* [Your objective]:
Pick out each line in the records below that contains the word "debris" and copy those lines.

* [Entries shown]:
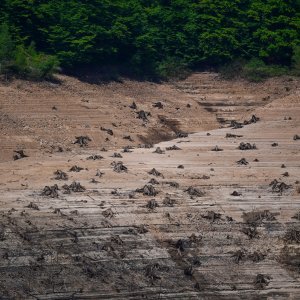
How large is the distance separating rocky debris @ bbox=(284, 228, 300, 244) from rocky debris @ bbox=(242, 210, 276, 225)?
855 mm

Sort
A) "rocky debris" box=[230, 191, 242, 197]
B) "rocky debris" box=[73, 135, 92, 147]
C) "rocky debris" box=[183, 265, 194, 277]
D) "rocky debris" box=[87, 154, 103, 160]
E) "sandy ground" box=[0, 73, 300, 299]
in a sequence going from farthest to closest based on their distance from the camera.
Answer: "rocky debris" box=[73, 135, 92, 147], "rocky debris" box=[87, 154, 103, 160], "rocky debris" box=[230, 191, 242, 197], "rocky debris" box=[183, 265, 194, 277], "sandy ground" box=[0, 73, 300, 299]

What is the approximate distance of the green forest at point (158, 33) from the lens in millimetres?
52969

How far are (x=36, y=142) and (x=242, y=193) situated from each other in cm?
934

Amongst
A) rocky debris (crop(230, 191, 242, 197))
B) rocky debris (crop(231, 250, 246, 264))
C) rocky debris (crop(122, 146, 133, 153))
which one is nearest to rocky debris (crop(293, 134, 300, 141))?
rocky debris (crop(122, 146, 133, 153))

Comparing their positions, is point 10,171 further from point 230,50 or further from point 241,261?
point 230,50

---

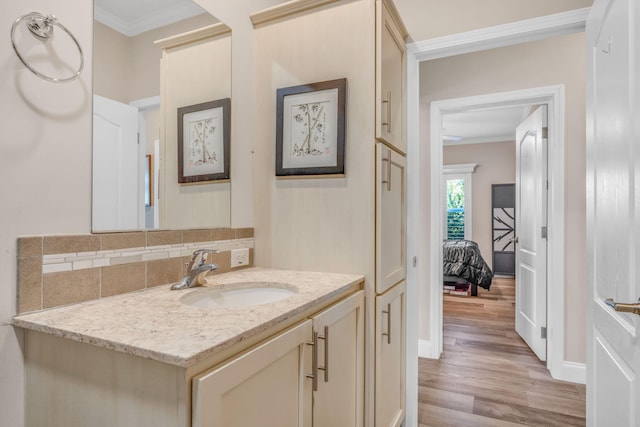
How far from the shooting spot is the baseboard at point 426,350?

* * *

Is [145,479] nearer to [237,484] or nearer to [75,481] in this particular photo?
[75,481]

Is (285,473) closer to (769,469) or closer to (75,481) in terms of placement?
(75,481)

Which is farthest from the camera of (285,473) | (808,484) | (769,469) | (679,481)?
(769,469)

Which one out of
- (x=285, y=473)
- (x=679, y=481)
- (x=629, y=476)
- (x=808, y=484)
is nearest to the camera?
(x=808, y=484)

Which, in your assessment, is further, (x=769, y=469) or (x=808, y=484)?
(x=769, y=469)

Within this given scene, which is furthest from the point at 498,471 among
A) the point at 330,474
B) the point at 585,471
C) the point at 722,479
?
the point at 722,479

* [Full response]:
How large is the distance separating rocky debris @ bbox=(284, 228, 300, 244) from rocky debris @ bbox=(242, 210, 276, 225)?
A) "rocky debris" box=[230, 191, 242, 197]
B) "rocky debris" box=[73, 135, 92, 147]
C) "rocky debris" box=[183, 265, 194, 277]
D) "rocky debris" box=[87, 154, 103, 160]
Answer: "rocky debris" box=[73, 135, 92, 147], "rocky debris" box=[87, 154, 103, 160], "rocky debris" box=[230, 191, 242, 197], "rocky debris" box=[183, 265, 194, 277], "sandy ground" box=[0, 73, 300, 299]
A) rocky debris (crop(230, 191, 242, 197))
B) rocky debris (crop(231, 250, 246, 264))
C) rocky debris (crop(122, 146, 133, 153))
which one is nearest to rocky debris (crop(293, 134, 300, 141))?
rocky debris (crop(122, 146, 133, 153))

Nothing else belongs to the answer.